When the Dardenne Brothers’ The Son appeared in 2003, those critics who reviewed it ran out of superlatives. Roger Ebert found it “assured and flawless.” Andrew Sarris couldn’t help “being stirred by the wildly melodramatic climax” and the “thunderously quiescent Zen Buddhist conclusion.” I understand where they’re coming from, even while thinking enthused hyperbole has kicked in.
I can tell that this is a deeply felt work, and that the message contained in its simple (albeit contrived) story is a good one. However, it’s a type of film I simply don’t like, and it didn’t involve me emotionally for an instant. At bottom, it’s a surrogate father-son story. The difference is that the surrogate son in question is also the killer of the father’s real son. Now that’s interesting, and it could have taken many paths as a story. The path chosen is a stripped-down one, which is why the word “restraint” appears in most of the reviews.

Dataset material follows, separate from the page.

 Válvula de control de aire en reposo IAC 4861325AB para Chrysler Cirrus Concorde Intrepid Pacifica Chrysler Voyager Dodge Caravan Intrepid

There’s no music, not much dialogue (and what there is is mundane), a deliberately bland video look, and not much happens. The film is largely told over-the-shoulder of the father character (we become uncomfortably intimate with the back of his right ear) to give the impression we’re following him. The Dardennes set things up to go one way, then take the opposite direction. That’s clever at first, but predictable long before the film’s “Zen Buddhist conclusion.” But bear in mind — I’m in the minority on this one.